Após mostrar as fotos do encarte do álbum, gravado durante o show Paz Sim, Violência Não, em São Paulo, no final de abril, e ressaltar a quantidade de pessoas presentes na platéia – cerca de três milhões – padre Marcelo comentou as participações especiais e disse que viveu um “conflito pessoal” ao escolher Belo.

“Eu como ex-militar não aceitaria o Belo, mas como padre acho que ele merece uma segunda chance e já está pagando pelo que fez. A justiça de Deus é outra”, explicou o padre, que completou 14 anos de sacerdócio.

O cantor participou do show por meio de um telão colocado no palco, já que não recebeu autorização judicial para deixar a prisão onde cumpre pena por associação ao tráfico de drogas, no Rio.

Além de Belo, outros 21 artistas fizeram parte do trabalho que comemorou os dez anos de evangelização do padre Marcelo. Entre eles, Ivete Sangalo, Hebe Camargo, Daniel, Leonardo, Bruno & Marrone, Paulo Ricardo e Cláudia Leitte.
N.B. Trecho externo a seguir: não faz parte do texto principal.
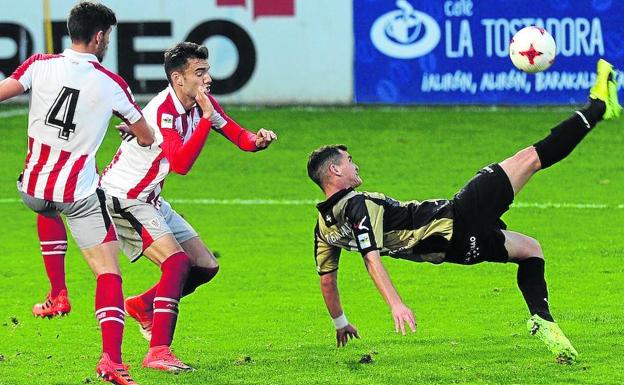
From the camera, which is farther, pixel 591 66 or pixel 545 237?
pixel 591 66

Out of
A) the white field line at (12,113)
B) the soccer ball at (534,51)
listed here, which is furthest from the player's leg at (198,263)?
the white field line at (12,113)

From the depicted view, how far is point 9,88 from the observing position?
26.8ft

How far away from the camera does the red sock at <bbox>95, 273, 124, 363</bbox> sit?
834cm

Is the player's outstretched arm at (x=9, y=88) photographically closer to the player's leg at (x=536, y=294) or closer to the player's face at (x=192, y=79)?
the player's face at (x=192, y=79)

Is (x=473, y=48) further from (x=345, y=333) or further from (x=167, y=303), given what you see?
(x=167, y=303)

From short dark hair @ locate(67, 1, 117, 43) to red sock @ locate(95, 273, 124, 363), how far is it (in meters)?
1.39

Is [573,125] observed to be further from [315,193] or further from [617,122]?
[617,122]

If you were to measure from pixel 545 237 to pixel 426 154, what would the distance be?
540 cm

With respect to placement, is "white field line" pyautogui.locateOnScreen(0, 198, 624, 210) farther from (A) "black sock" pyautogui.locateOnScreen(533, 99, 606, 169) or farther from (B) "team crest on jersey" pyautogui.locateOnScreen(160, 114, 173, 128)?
(B) "team crest on jersey" pyautogui.locateOnScreen(160, 114, 173, 128)

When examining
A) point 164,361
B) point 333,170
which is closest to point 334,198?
point 333,170

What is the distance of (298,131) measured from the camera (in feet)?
68.4

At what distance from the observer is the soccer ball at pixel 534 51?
10891 millimetres

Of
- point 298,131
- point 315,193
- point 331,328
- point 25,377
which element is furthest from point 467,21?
point 25,377

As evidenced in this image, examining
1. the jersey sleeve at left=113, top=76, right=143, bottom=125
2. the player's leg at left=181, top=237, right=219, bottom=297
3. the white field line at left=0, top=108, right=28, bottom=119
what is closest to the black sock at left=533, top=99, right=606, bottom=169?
the player's leg at left=181, top=237, right=219, bottom=297
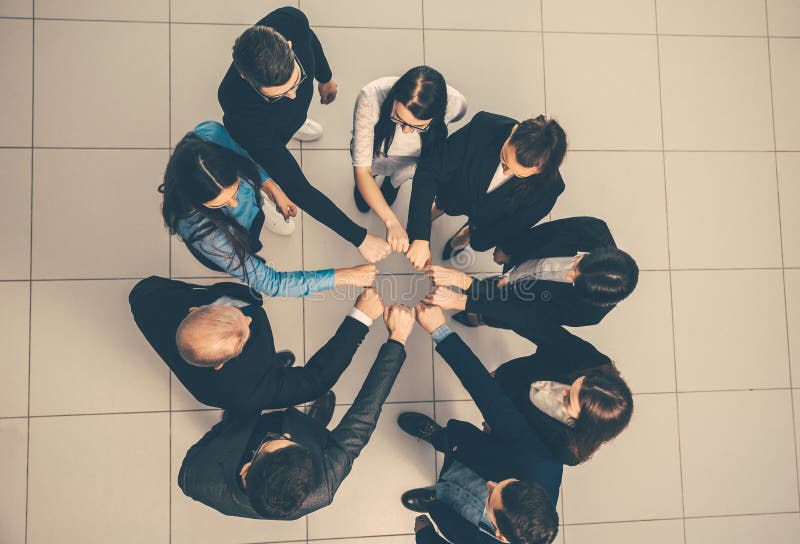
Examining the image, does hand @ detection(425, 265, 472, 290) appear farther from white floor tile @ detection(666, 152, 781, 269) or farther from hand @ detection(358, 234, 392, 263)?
white floor tile @ detection(666, 152, 781, 269)

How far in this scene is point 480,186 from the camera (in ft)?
6.38

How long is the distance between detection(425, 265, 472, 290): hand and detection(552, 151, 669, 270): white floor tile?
95cm

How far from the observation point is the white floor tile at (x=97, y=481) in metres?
2.49

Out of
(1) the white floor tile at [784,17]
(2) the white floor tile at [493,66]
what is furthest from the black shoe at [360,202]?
(1) the white floor tile at [784,17]

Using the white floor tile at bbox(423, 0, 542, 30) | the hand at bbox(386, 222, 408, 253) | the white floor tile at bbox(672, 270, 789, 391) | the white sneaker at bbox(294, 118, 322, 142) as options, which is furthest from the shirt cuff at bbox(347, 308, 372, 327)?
the white floor tile at bbox(672, 270, 789, 391)

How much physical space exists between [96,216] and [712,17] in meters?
3.82

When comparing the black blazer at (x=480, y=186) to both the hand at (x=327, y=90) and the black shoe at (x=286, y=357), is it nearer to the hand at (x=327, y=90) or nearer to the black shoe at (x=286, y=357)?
the hand at (x=327, y=90)

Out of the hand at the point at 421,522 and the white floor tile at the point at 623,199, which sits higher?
the white floor tile at the point at 623,199

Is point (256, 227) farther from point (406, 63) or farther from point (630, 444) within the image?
point (630, 444)

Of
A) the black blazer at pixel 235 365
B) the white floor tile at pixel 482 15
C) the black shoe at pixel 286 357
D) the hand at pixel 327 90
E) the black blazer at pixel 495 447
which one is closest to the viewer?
the black blazer at pixel 235 365

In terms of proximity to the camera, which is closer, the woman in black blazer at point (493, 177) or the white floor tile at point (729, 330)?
the woman in black blazer at point (493, 177)

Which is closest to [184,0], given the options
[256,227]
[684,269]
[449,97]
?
[256,227]

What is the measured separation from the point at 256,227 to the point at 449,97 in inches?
37.9

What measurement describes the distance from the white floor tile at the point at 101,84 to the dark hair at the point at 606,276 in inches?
90.5
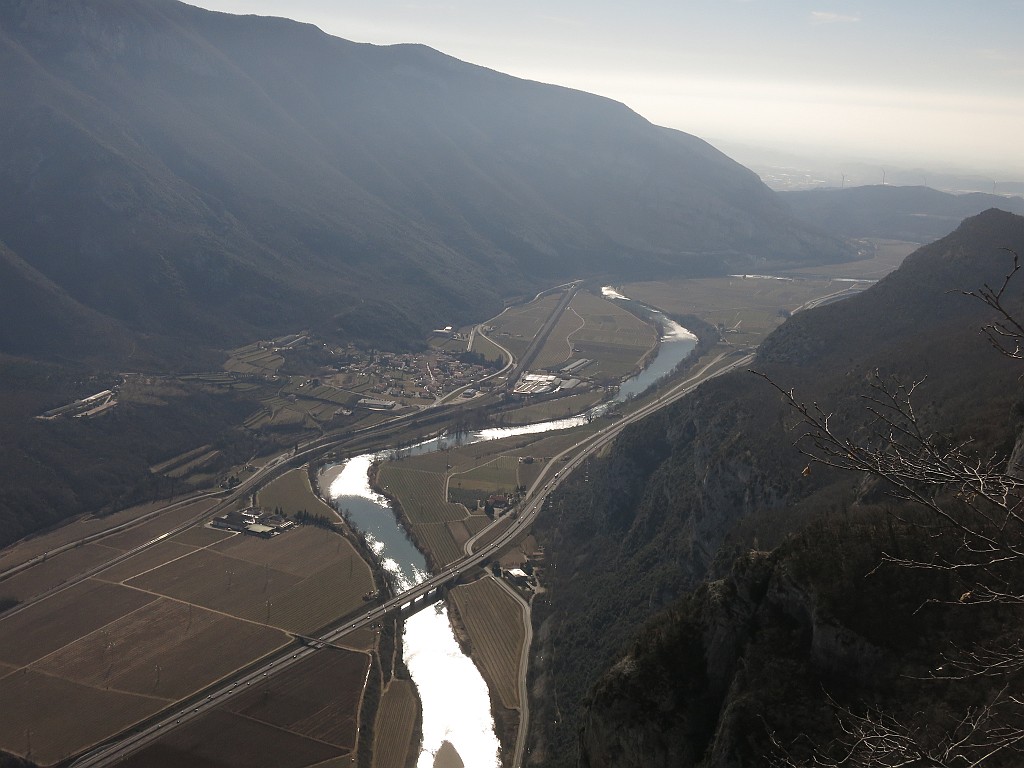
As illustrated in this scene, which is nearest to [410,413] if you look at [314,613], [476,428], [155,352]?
[476,428]

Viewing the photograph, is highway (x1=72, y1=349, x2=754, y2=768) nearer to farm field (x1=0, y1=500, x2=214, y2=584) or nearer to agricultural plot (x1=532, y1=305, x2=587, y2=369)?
farm field (x1=0, y1=500, x2=214, y2=584)

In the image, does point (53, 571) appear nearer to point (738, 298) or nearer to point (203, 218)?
point (203, 218)

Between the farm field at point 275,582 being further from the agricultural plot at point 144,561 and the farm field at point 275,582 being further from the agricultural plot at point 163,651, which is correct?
the agricultural plot at point 163,651

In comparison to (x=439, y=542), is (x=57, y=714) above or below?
below

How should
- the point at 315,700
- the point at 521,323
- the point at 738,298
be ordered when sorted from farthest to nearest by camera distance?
the point at 738,298
the point at 521,323
the point at 315,700

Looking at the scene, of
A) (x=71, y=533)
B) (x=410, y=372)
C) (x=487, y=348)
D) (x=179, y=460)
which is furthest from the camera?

Todos foram convidados pelo próprio padre. “Os escolhi porque são meus amigos e porque temos empatia. Hebe Camargo é uma mãe para mim, a Xuxa é minha irmã. Todos são próximos a mim.”

Um show em dois CDs

O show Paz Sim, Violência Não teve sete horas de duração no autódromo de Interlagos, em São Paulo, e deu origem a dois CDs e DVDs.
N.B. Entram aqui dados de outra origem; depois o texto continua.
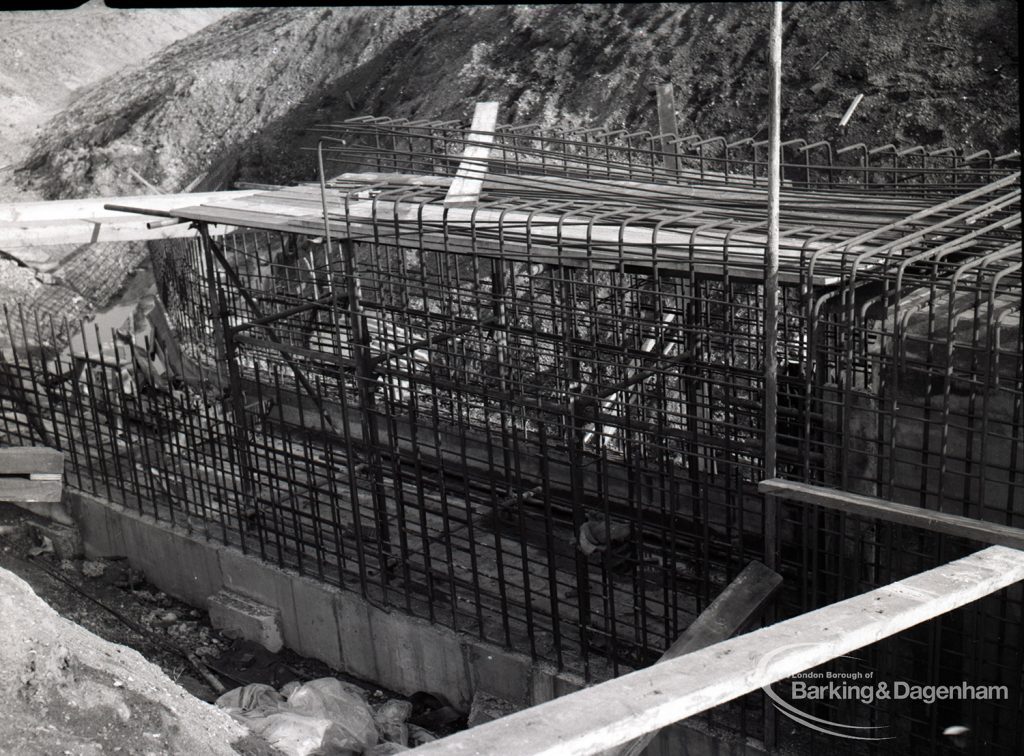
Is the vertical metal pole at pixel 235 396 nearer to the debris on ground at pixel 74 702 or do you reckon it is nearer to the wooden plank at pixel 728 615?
the debris on ground at pixel 74 702

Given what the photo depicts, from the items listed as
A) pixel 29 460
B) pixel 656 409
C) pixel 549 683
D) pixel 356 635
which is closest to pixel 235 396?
pixel 356 635

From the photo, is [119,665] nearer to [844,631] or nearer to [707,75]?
[844,631]

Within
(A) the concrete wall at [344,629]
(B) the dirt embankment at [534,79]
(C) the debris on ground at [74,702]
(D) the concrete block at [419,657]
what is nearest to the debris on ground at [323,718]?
(D) the concrete block at [419,657]

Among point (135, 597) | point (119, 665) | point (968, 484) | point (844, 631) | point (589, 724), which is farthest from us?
point (135, 597)

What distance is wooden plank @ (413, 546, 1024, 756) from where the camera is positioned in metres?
3.12

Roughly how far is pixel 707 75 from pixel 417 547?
1145cm

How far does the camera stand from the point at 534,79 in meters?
20.1

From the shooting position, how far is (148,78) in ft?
92.2

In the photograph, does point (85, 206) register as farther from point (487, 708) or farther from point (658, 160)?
point (658, 160)

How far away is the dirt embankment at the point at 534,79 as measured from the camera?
1568cm

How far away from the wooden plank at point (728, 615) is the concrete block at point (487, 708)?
2.08 m

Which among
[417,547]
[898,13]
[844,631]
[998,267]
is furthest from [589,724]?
[898,13]

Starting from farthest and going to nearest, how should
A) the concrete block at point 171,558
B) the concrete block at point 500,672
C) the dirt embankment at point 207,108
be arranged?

O primeiro CD foi lançado na última sexta-feira e o segundo está previsto para chegar às lojas no dia 13 de julho. Além deles, o registro do show na íntegra estará em dois DVDs que serão divulgados ainda este ano.

Padre Marcelo Rossi garante que nada foi cortado do show, nem os momentos em que chora e não consegue cantar. “Eu estava muito emocionado, principalmente por causa do povo que lotou o lugar. Foi fantástico.”

Segundo ele, nada foi gravado em estúdio para complementar o CD como aconteceu em seu primeiro trabalho, que tinha como carro-chefe a música Erguei as Mãos, sucesso no Brasil.

“O produtor disse para mim que não mexeria em nada porque eu sou assim. Ele me disse: ‘padre, você é emoção e é isso que eu quero passar'”, contou.

Evangelização

Padre Marcelo Rossi disse que toda a verba arrecadada com a venda dos CDs será revertida para a construção do novo santuário Theotókos – Mãe de Deus, localizado em Interlagos, que tem projeto arquitetônico de Ruy Othake.

“Este CD é meu, está no meu nome e toda a verba arrecadada com ele irá para a construção do novo santuário que deve ficar pronto em 2010. Eu não sei quanto recebo com a venda porque vai tudo para uma comissão que cuida disso. Não vejo um centavo”, garantiu.

Para que a venda seja satisfatória e atinja todas as classes sociais, o sacerdote negociou com a gravadora para que o valor de venda não ultrapassasse R$ 19,90, valor que considera justo.

Padre Marcelo pretende guardar estes novos CDs por considerá-los “divinos e perenes”. Este será o único trabalho que ele terá em mãos, já que os sete CDs anteriores não foram arquivados.

“Nunca guardei nenhum dos CDs que fiz, nem o primeiro. Mas este estará sempre comigo e vou pegar a dedicatória de todos os artistas que participaram. A primeira foi de Paulo Ricardo e farei isso com todos.”